As per the IMD data, the country so far received 11% more rainfall compared to the LPA, calculated on the basis of the average annual rainfall (89 cm) recorded between 1951 and 2000.
IMD earlier predicted that rainfall during JuneAugust would be 98% of LPA while most parts of the country, with the exception to regions such as Bihar, Jharkhand and Assam, have got normal to excess rainfall till now.
However for the northeast, against a forecast of 98% of LPA, the region got only 72% of the rainfall, which is considered scanty.
Key rice-growing states such as Bihar, Jharkhand and Assam have got rainfall deficiency of 28%, 21% and 31%, respectively.
With the exception of northeastern regions, our forecast matches the actual rainfall received so far, a IMD official told FE.
Central India, south peninsula and northwestern regions have received the chunk of excess rainfall. Regions such as west MP, Vidarbha, Marthwada, Madhya Maharashtra have got excess rainfall of 69%, 58%, 16% and central Maharashtra 17%, respectively.
Besides, most of the regions have got widespread rainfall during last three months, an agriculture ministry official said.

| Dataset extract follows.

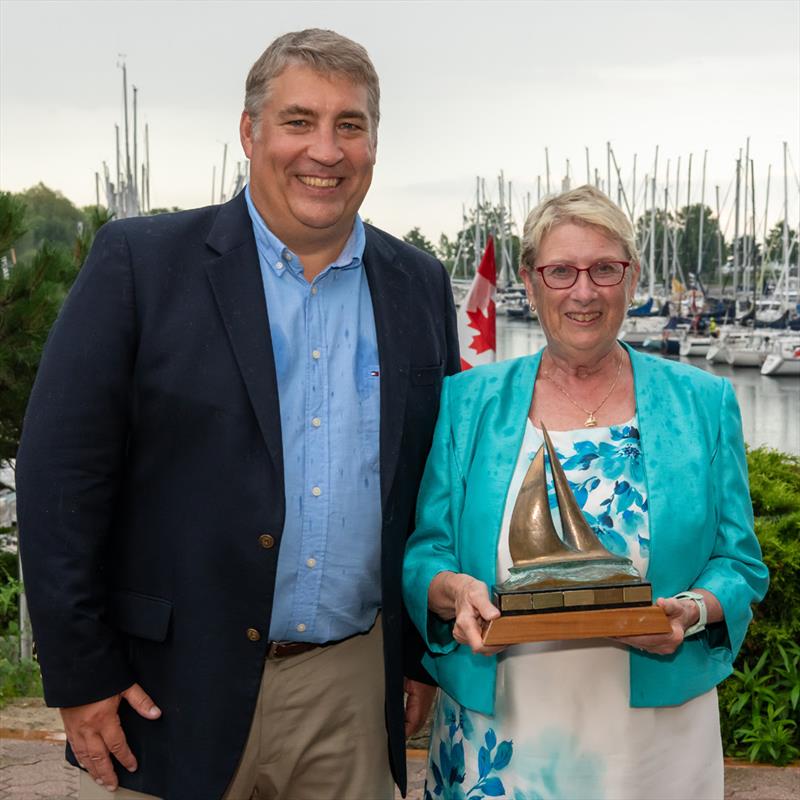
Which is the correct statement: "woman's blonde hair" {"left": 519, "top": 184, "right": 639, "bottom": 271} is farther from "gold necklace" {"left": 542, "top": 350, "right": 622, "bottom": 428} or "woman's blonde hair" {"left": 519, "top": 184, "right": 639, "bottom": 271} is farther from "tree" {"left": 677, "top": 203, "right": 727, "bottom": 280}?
"tree" {"left": 677, "top": 203, "right": 727, "bottom": 280}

FE reported last week that with large parts of the country getting excess rainfall in last three months of progress of monsoon, the output of kharif crop such as rice, pulses, coarse cereals and oilseeds is set to rise sharply.

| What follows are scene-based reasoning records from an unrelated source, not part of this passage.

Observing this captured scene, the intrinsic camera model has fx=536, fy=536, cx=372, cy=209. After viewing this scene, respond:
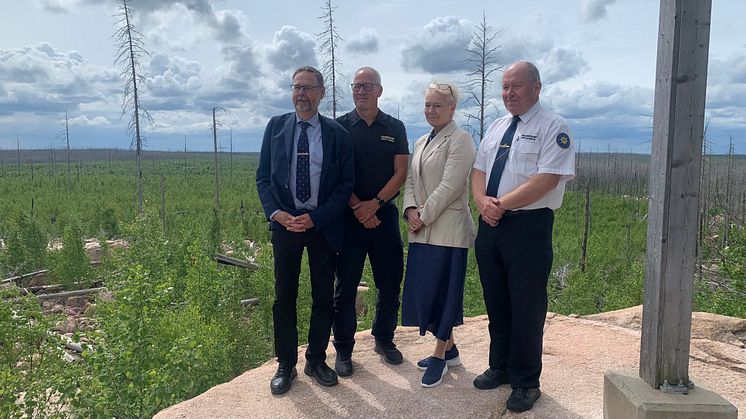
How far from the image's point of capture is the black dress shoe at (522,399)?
3137mm

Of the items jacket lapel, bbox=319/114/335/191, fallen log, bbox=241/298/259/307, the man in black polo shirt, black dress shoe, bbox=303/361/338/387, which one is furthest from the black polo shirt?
fallen log, bbox=241/298/259/307

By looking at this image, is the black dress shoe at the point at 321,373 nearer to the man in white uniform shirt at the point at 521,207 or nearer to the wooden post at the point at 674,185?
the man in white uniform shirt at the point at 521,207

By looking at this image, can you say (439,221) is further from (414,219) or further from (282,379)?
(282,379)

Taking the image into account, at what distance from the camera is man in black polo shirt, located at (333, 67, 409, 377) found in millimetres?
3504

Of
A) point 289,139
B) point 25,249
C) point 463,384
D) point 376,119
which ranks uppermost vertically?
point 376,119

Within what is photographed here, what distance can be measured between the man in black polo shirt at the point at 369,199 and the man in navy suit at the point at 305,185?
143mm

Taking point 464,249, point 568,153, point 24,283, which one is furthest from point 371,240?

Since 2005, the IMD has been been issuing operational forecasts for the date of monsoon onset over Kerala and its subsequent progress using an indigenously developed statistical model .
In April, science and technology minister S Jaipal Reddy, while releasing the first long-range forecast for the southwest monsoon by the IMD, said monsoon this year is most likely to be normal.